Georgia Tech - Spring 2019 CS 7643 Deep Learning Class Project - Prof. Zsolt Kira


We propose an in-depth analysis and reimplementation of the Transformer model (Vaswani et al., NIPS 2017). Its non-recurrent behavior and sole use of attention makes it an intriguing model to analyze. We perform a hyper-parameters search, as well as a memory-profiling study, both of these allowing us to successfully train and semantically evaluate the model on the IWSLT TED Translation task. Our experiments further enable us to detail particular insights on the behavior of the model and its training process. This article is aligned with the current question of reproducibility in Deep Learning Research.

Teaser figure

Here is an image of the Transformer architecture, drawn from here:

The architecture of the Transformer model.

Introduction, Background and Motivation

The Transformer model, published in 2017 by Vaswani et al (cite). has established state-of-the-art results in Neural Machine Translation, using an Encoder-Decoder architecture which does not present recurrence, breaking with previously established models (the same motivation can be found in other models, such as ConvS2S (cite) and ByteNet (cite)), supposedly yielding major improvements in computational complexity.

Additionally, it only relies on the attention mechanism (cite) to compute representations of its inputs and outputs. Intrinsically, this makes it an exciting problem to study. Moreover, several new models using its architecture have been published (Universal Transformers (cite), OpenAI's GPT-2 (cite), and more recently their Sparse Transformer (cite)), reinforcing its interest as a robust neural brick for complex models.

The Attention Mechanism

An attention function can be described as mapping a query and a set of key-value pairs to an output, where the query, keys, values, and output are all vectors. The output is computed as a weighted sum of the values, where the weight assigned to each value is computed by a compatibility function of the query with the corresponding key.

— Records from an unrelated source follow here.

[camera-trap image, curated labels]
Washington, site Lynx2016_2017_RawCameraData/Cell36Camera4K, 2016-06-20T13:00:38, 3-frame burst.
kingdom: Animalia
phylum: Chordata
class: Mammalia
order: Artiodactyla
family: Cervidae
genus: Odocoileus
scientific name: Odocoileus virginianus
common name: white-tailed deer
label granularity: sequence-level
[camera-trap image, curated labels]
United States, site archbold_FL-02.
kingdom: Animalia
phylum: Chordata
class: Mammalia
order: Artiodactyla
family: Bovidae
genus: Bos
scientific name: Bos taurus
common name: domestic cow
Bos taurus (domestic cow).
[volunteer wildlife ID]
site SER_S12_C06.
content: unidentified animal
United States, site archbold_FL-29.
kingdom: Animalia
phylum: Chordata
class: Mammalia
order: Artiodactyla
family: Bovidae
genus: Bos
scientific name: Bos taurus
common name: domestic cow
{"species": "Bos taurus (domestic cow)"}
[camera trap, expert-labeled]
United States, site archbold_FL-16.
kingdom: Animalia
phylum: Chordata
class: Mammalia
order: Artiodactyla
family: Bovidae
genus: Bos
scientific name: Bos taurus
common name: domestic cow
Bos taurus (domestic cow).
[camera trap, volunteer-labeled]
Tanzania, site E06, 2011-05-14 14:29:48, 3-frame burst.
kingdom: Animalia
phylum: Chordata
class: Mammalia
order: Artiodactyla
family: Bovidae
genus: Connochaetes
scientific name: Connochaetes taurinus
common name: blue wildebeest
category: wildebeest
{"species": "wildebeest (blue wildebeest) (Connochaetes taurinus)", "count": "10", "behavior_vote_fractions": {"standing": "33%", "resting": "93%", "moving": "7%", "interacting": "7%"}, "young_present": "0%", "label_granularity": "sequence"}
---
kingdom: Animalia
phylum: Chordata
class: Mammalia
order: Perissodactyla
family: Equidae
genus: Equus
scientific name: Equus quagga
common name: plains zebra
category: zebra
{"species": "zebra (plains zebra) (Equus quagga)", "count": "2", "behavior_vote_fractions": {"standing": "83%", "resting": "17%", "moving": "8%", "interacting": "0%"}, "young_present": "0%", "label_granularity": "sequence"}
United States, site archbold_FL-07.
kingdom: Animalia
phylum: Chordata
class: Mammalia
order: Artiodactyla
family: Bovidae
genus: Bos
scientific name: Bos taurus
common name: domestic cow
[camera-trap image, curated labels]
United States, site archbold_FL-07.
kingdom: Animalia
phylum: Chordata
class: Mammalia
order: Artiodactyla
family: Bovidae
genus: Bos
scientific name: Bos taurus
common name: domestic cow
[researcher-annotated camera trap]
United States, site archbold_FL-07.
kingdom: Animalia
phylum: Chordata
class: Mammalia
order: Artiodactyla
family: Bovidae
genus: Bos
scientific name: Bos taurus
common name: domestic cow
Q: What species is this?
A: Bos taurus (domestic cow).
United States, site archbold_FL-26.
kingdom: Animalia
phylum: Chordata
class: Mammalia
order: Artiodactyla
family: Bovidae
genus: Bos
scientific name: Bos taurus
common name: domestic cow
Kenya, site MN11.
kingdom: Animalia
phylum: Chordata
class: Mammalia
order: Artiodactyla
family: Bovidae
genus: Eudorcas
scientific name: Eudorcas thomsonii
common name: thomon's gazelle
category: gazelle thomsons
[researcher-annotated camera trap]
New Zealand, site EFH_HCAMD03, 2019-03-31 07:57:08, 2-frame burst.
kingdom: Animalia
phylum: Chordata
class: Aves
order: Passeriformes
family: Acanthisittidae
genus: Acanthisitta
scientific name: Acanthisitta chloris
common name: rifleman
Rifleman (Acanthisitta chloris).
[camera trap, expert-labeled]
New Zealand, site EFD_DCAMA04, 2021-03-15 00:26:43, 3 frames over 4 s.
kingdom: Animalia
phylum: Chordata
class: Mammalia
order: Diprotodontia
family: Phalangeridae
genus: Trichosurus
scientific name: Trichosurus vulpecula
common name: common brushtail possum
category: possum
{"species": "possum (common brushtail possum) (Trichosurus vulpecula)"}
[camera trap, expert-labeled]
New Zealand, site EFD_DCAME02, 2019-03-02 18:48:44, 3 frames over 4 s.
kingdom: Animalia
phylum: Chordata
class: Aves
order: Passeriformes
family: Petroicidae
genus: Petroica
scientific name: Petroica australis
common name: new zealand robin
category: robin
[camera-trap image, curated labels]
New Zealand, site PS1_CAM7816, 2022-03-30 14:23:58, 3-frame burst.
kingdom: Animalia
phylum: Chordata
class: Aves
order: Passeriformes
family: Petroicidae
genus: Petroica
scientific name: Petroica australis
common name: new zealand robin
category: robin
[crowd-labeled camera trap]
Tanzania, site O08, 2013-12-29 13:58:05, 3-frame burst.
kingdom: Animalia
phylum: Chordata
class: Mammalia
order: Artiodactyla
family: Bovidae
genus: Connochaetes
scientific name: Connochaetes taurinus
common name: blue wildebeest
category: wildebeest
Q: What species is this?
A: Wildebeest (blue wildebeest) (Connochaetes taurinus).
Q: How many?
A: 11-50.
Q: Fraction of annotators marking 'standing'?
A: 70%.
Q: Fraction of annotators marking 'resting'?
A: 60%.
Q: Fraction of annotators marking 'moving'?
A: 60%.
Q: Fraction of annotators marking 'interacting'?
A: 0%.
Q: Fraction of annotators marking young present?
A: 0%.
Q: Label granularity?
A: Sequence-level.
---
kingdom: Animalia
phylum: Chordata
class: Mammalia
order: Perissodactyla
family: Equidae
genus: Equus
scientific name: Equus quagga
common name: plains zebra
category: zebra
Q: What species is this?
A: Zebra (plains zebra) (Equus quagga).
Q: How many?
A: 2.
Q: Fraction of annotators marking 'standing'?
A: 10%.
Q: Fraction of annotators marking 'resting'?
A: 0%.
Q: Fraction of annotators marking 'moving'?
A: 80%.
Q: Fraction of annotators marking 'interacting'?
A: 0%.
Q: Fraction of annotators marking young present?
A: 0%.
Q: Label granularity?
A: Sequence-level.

Dot-product attention can be written as: $$Attention(Q, K, V) = Softmax(QK^T)V$$ The paper proposes scaled dot-product attention, where the dot product is divided by the dimensionality of the keys.

A sole instance of scaled dot-product attention is not sufficient to track the various dependencies between distant positions in the sequence. This is counter-acted with multi-head attention, where the attention is the concatenation of 8 parallel dot-product attention heads. This allows the model to jointly attend to information from different representation subspaces at different positions.

The Transformer's architecture

The Transformer model can be described as follows:

  • It follows an encoder-decoder architecture, well-known for sequences transduction tasks, such as neural machine translation,

  • Both the encoder and the decoder are a stack of N identical layers,

  • The Encoder layer is constituted of a self multi-head attention block (i.e. where the queries, keys and values are all equal), followed by a feed-forward block. Both blocks are augmented by residual connections.
  • The Decoder layer is constituted of a self multi-head attention block, followed a multi-head attention block linking the output of the encoder stack (i.e. the queries come from the Decoder, while the values & keys come from the Encoder), followed by a feed-forward block. All blocks are augmented by residual connections.
  • A final softmax classifier generates next-token probabilities on the output vocabulary set.
  • The model contains 65M parameters, all learnable.

The model's hyper-parameters

The model contains the following hyper-parameters:

  • N: The number of layers in the encoder & decoder stack (default: 6),
  • d_model: the overall dimensionality of the model (for the attention vectors, inputs / outputs shape etc.) Set to 512.
  • n_head: Number of heads in the multi-head attention blocks.
  • dropout: Dropout is used at several locations in the model (e.g. in the residual connections). Set to 0.1.

N, d_model and n_head impact the complexity of the model. The original paper actually mentions 2 versions of the Transformer:

  • A base version, with the default values as above,
  • A big version, where d_model = 1024 and n_head = 16*.

Yet, while the paper is clearly written, several questions come to mind when reading it, and designing its implementation:

  • Is the model's behavior identical during training and inference? Indeed, given that the model is not recurrent, can it perform greedy decoding (i.e. step-by-step prediction of the next word, starting from an initial token)?
  • What are the mechanisms of the model to replace recurrence, if any?
  • What is the sensibility of the model's training to hyper-parameters?
  • Can the results shown in the paper be reproduced, or approached, with limited time and computational resources?
The problem

Therefore, the problem we are tackling in this project is centered around the issue of reproducibility. This question has recently been tracting more attention from the research community (for instance, a workshop at ICLR 2019 is dedicated to it), and is thus a valid research question.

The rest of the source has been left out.